Study text:

The Bishop of St Albans spoke in a debate on transport network investment on 30th March 2023, emphasising the need for better public transport routes in rural communities, particularly relating to funding for bus routes:
The Lord Bishop of St Albans: My Lords, I thank the noble Lord, Lord Berkeley, for securing this debate. It is a vital area for us. Those of us who live in the south-east of England are aware of the huge strains that are being put on ordinary people’s lives day by day, and on our businesses, through the problems with our transport system, not least with public transport.
I am also aware that this matter touches so many other areas of concern at the moment, such as our desire to work for a net-zero carbon future and the question of how we can get people off the roads as much as possible and on to good, fast, efficient public transport. I am aware that this means having a long-term policy on active transport; we need to work out how to get a sea change in what we expect and what we can offer. I was therefore pleased to hear the announcement by His Majesty’s Government of the provision of additional funding for transport in the recently published Statement. However, as has already been pointed out, it raises an awful lot of questions, not just about what was in it but what was not in it.
I declare my interest as president of the Rural Coalition. I want to focus my comments mainly on the rural dimension of public transport policy. Nearly 10 million of this country’s 67 million people live in rural areas—one in six of us. Sadly, there was little in the Government’s announcement to bring cheer to rural inhabitants. I and others who care about rurality and the long-term sustainability of the countryside entirely accept that we cannot expect anything like the levels of public transport and roads that our urban colleagues take for granted.

Requirement 1:
In the transport debate speech, how many of the country's 67 million people live in rural areas?
Requirement 2:
Write the next part of the Bishop's speech on rural transport, starting after its final sentence.

Information provided:
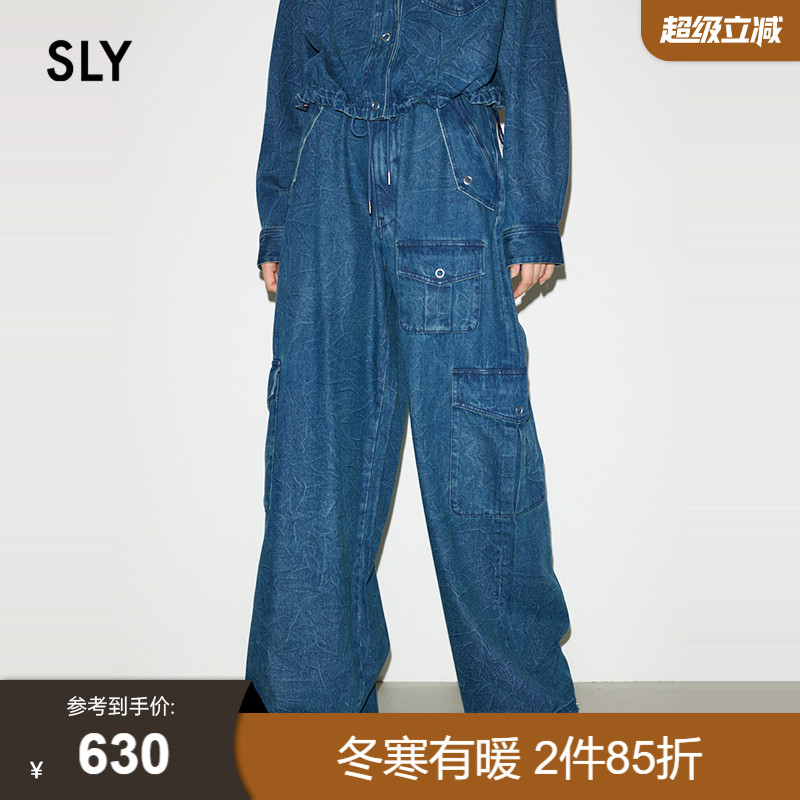 纯棉材质具有透气  吸汗的特性  舒适度高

Answer box 1:
Nearly 10 million, or one in six.

Answer box 2:
However, it is deeply disappointing that the recent Statement made no specific mention of buses and bus routes, as the noble Lord, Lord Berkeley, pointed out. In my diocese of St Albans—which is, compared with many shire counties, not that rural; by and large, we have large villages and are pretty much a commuter county—buses provide a vital lifeline to rural communities, especially for those on low incomes, pensioners and those with disabilities who cannot drive themselves or afford disabled-friendly vehicles. Therefore, such people are almost entirely reliant on rural bus routes to carry out their daily activities. According to Age UK, one in three older households in rural areas have no access to a vehicle, leaving them entirely reliant on bus routes or expensive taxis—if they can get a taxi. We moan in our urban areas that it is sometimes difficult to get a taxi; it is much worse in rural areas where, sometimes, there simply is no taxi available.
These bus routes continue to be relied on by our rural communities, with statistics showing that over a quarter of bus passenger journeys in England outside London are made in rural areas. It is therefore very concerning to see the steady reduction in rural bus services. Since 2017, there has been a 56.5% reduction in bus mileage in Hertfordshire, and many of our “lifeline” routes such as the 84 service between Potters Bar and New Barnet have been phased out and only partially replaced.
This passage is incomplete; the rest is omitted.